Records of scene-based questions:
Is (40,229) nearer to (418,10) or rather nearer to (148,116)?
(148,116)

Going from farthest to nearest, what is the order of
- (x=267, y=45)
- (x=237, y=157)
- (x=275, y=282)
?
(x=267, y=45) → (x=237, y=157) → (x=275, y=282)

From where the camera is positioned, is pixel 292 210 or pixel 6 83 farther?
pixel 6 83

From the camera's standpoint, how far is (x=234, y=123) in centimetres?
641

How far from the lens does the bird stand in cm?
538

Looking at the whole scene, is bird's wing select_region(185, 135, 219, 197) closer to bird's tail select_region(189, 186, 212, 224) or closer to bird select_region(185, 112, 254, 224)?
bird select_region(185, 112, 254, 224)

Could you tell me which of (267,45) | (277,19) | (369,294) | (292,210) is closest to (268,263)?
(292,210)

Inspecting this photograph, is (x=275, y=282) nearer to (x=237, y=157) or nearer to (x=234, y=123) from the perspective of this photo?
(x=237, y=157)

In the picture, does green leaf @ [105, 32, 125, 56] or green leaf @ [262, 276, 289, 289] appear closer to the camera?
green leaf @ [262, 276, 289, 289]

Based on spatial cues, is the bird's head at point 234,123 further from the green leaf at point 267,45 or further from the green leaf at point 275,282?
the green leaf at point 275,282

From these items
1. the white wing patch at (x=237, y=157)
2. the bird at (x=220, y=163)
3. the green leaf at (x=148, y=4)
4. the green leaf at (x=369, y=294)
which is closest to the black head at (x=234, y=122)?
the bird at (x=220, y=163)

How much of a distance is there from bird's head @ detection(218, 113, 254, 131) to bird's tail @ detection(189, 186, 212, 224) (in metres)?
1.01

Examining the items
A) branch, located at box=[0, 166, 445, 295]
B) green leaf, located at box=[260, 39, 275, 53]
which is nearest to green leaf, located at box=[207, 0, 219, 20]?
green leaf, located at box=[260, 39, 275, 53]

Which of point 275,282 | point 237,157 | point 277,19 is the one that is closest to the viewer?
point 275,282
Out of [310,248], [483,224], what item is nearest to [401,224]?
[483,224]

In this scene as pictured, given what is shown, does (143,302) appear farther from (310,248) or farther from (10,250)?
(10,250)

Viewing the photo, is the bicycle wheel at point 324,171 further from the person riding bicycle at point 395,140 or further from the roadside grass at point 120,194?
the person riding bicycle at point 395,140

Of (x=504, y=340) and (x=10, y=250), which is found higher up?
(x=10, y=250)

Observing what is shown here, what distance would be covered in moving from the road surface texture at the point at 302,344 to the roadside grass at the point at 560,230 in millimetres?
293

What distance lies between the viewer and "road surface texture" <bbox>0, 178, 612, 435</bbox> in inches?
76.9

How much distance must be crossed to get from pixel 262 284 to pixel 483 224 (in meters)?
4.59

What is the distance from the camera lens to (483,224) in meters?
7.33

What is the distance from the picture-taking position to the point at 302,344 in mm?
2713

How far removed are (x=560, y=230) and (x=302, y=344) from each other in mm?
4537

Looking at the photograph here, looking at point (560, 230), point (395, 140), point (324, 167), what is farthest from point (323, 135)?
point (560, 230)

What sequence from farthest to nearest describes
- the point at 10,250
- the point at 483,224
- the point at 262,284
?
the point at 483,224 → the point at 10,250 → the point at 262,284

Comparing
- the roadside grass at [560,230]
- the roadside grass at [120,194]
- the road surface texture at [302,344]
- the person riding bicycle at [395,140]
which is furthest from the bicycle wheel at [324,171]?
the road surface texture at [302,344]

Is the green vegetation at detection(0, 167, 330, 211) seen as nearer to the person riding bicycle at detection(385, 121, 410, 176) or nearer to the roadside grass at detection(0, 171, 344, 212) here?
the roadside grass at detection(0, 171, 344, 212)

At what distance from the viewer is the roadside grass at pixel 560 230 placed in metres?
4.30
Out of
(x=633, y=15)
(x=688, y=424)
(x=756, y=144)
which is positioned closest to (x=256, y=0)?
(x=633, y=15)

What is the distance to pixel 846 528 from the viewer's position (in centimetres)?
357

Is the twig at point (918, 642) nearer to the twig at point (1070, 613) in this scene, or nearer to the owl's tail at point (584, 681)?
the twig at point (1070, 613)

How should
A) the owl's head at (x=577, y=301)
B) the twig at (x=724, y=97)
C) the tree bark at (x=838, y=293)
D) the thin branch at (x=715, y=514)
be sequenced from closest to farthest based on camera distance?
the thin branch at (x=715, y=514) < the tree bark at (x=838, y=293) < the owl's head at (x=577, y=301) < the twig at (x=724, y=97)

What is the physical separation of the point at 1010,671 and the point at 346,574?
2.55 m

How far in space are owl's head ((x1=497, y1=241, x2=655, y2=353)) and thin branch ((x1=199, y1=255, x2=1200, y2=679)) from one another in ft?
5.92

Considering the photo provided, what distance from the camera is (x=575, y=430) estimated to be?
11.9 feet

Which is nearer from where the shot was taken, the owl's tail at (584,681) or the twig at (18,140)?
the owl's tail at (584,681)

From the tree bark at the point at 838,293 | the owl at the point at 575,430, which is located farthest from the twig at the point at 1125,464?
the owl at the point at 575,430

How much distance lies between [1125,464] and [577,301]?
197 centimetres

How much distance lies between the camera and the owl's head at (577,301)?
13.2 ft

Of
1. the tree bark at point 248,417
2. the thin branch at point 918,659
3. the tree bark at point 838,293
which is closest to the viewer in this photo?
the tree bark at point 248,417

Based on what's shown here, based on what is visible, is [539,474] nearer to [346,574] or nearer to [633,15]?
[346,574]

EXERCISE GOAL:
Copy exactly, word for word, the line with "What is the physical" through the final line of the listing.

OUTPUT BELOW:
What is the physical separation of the point at 1010,671 and the point at 346,574?
2.55 m

How far in space are owl's head ((x1=497, y1=241, x2=655, y2=353)) and thin branch ((x1=199, y1=255, x2=1200, y2=679)) from one another in ft?
5.92

Considering the photo provided, what distance from the camera is (x=575, y=430) estimated to be?
11.9 feet

Which is nearer from where the shot was taken, the owl's tail at (584,681) or the twig at (18,140)?
the owl's tail at (584,681)

From the tree bark at the point at 838,293 | the owl at the point at 575,430, which is located farthest from the twig at the point at 1125,464?
the owl at the point at 575,430

How much distance lies between [1125,464] and [577,301]?
197 centimetres

How much distance lies between the camera and the owl's head at (577,301)?
13.2 ft

Of
1. the tree bark at point 248,417
2. the thin branch at point 918,659
3. the tree bark at point 838,293
which is closest to the viewer in this photo?
the tree bark at point 248,417

Based on what's shown here, based on what is visible, is [539,474] nearer to [346,574] or nearer to [633,15]?
[346,574]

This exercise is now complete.